Feinstein plans to introduce new legislation preventing the CIA from holding detainees on a long-term basis. She also recommends that the National Security Council (NSC) should improve its oversight of CIA covert action programs. Due to the fact that the CIA lied to Congress, the NSC, and the Justice Department, Feinstein proposes providing the State Department and Justice Department access to all relevant CIA files.

Insisting on improving background checks for CIA employees, Feinstein also wants to hold CIA officials personally accountable for their actions. Many of the CIA officers involved in the Rendition, Detention, and Interrogation (RDI) program had histories of violence, abuse, and sexual assault. Besides waterboarding and beating detainees, CIA interrogators also threatened to rape and murder prisoners’ family members, denied medical treatment for detainees, and repeatedly performed rectal rehydration or feeding without medical necessity. Prisoners with broken feet and sprained ankles were forced to stand for extended periods of time to induce sleep deprivation.

Feinstein suggests prohibiting CIA contractors from interrogating and torturing prisoners. According to her letter, contractors made up 85% of the workforce of the CIA detention and interrogation operations by 2008. Omitted from the executive summary, the Committee failed to mention the murder of Abdul Wali. Between June 19 and 20, 2003, CIA contractor David Passaro beat an Afghan suspect named Abdul Wali to death with a metal flashlight. Found guilty of one count of felony assault with a dangerous weapon and three counts of misdemeanor assault, Passaro was sentenced to serve 8 years and 4 months in prison.

Feinstein also recommends involving the Director of National Intelligence (DNI) in conducting CIA accountability reviews and videotaping all national security interrogations. On November 9, 2005, CIA Director of National Clandestine Service Jose Rodriguez, Jr. authorized the burning of 92 videotapes depicting the harsh interrogations of Abu Zubaydah and ’Abd al-Rahim al-Nashiri.
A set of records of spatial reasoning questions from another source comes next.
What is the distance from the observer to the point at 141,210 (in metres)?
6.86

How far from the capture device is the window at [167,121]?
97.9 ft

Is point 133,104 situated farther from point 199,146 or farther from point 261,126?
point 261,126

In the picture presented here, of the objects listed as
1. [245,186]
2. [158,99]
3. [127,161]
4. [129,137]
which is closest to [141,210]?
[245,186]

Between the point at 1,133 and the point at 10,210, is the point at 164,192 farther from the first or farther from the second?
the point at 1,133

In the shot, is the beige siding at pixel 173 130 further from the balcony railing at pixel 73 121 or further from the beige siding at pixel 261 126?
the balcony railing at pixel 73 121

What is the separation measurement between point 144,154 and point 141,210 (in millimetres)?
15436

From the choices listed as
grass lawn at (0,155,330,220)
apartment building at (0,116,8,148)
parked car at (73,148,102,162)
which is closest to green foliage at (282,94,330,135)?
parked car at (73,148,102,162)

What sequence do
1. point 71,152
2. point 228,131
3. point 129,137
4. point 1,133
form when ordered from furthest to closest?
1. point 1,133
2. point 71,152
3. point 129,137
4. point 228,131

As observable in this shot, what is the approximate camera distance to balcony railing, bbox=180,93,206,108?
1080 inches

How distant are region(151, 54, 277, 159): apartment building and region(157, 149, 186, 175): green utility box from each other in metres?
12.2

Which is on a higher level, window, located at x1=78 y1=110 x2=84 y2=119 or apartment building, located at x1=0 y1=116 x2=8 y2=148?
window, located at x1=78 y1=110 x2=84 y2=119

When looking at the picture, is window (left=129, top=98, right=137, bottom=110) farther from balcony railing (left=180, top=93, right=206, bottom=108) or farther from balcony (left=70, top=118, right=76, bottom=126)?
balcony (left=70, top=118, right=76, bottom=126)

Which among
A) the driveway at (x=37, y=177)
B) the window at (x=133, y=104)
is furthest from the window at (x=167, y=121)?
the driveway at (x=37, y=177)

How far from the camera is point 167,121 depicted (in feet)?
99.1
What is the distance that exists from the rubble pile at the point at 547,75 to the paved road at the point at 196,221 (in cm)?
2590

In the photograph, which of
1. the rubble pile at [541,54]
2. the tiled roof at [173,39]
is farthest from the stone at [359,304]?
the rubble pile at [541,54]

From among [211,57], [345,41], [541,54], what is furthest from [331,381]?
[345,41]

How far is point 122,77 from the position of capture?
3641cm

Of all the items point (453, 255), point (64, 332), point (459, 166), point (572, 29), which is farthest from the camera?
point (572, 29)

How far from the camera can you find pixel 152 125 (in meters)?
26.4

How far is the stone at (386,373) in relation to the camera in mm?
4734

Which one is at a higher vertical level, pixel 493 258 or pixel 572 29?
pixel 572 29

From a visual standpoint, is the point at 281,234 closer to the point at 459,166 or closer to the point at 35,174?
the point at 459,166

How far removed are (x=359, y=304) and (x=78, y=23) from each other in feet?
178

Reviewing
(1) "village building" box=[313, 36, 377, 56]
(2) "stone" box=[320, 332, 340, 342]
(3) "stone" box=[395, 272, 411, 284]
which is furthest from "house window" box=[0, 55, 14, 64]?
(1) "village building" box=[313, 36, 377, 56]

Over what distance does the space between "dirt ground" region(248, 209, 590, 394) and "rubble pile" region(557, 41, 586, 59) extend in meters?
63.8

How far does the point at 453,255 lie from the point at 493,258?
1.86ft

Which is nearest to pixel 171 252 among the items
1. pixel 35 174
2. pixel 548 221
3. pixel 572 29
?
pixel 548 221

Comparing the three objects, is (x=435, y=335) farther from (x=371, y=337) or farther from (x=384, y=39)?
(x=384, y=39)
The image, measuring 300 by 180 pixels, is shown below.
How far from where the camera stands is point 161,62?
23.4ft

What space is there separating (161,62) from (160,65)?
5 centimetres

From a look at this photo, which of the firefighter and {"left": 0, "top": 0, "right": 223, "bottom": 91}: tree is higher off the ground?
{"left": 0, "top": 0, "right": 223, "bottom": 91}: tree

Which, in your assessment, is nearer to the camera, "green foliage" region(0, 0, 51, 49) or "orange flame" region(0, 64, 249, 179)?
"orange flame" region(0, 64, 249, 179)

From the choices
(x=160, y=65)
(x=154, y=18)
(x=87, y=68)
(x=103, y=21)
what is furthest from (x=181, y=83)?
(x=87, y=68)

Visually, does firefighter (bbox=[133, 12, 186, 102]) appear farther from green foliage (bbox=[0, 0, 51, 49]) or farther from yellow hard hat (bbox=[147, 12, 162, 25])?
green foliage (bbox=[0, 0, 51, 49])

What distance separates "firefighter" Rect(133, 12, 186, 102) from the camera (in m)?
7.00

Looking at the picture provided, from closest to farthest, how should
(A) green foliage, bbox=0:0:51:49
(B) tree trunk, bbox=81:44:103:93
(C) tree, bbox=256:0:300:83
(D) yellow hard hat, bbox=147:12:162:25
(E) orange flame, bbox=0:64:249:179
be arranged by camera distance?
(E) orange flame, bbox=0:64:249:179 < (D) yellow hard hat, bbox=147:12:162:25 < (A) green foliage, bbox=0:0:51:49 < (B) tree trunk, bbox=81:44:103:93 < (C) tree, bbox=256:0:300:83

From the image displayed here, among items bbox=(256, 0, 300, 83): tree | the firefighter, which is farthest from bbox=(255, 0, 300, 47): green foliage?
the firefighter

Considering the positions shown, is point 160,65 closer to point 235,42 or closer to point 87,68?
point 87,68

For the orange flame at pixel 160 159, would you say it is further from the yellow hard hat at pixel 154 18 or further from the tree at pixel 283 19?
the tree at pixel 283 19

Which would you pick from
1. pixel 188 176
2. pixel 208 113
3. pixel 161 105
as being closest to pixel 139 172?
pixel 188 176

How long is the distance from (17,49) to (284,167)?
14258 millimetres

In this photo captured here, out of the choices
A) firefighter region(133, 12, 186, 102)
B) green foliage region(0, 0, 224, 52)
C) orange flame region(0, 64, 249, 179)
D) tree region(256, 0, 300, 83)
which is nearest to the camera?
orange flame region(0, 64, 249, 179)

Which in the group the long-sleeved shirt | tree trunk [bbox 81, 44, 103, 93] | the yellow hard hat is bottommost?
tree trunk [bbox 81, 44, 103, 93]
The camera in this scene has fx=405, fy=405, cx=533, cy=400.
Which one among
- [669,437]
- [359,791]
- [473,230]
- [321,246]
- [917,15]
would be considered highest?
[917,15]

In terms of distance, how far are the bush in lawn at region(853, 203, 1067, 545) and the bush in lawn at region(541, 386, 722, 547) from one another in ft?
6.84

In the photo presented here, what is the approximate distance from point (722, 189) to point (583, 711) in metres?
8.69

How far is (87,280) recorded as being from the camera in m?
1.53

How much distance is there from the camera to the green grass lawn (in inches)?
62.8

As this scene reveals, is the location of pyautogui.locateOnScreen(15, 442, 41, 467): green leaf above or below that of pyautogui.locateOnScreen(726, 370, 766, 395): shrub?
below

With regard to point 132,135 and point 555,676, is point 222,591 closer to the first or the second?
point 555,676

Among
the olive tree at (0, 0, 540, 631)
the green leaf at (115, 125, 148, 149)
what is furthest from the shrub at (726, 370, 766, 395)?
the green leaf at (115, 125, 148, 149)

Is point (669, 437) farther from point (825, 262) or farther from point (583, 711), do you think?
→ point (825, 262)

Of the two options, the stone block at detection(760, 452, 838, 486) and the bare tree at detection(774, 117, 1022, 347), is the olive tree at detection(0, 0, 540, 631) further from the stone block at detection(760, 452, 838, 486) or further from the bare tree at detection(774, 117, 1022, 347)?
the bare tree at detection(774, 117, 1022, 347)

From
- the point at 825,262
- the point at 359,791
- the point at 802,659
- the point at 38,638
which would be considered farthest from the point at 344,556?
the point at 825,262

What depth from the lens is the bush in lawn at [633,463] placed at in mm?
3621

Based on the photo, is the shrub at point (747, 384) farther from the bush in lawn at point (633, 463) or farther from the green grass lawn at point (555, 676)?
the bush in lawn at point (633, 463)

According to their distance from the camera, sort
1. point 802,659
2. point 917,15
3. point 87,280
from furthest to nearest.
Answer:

In response to the destruction of those tapes, the Senate Select Committee on Intelligence voted to review the CIA’s Detention and Interrogation program on March 5, 2009. The Justice Department never charged Rodriguez with obstruction.

In an effort to strengthen congressional oversight of the CIA, Feinstein suggests speeding up the declassification process and allowing the Senate Intelligence Committee access to any documents requested. According to her letter, Feinstein wrote, “The CIA actively avoided or impeded congressional oversight of the program, in part, because access to information on the program was restricted to the chairman and vice chairman of the committee until 2006.”

Although CIA agents hacked into computers belonging to members of the Committee and their staff and CIA Director John Brennan falsely accused the Committee of stealing classified files, the Justice Department rarely prosecutes CIA employees except in cases involving traitors or whistleblowers. Former CIA officer David Henry Barnett, watch officer William Kampiles, counterintelligence officer Aldrich Ames, and station chief Harold Nicholson each received prison sentences for betraying their country. In retrospect, former CIA case officer John Kiriakou, contractor Edward Snowden, and case officer Jeffrey Sterling have become Justice Department targets for their interactions with journalists and exposing the torture program, mass surveillance, and agency incompetence.

Even though the CIA requires massive oversight, the intelligence community and GOP-led Senate are likely to ignore most of Feinstein’s recommendations. Just as the toothless Rockefeller Commission, Church Committee, Nedzi Committee, and Pike Committee exposed several CIA scandals during the 1970s, the agency eventually returned to committing illicit activities against both foreign nationals and U.S. citizens even after the creation of the permanent Select Committee on Intelligence.

“These recommendations are intended to make sure that the United States never again engages in actions that you have acknowledged were torture,” Feinstein wrote to the president. Unfortunately, President Obama is a major supporter of the CIA and it will take more than a letter with good intentions to prevent the CIA from committing further human rights violations including kidnapping, torture, and assassination.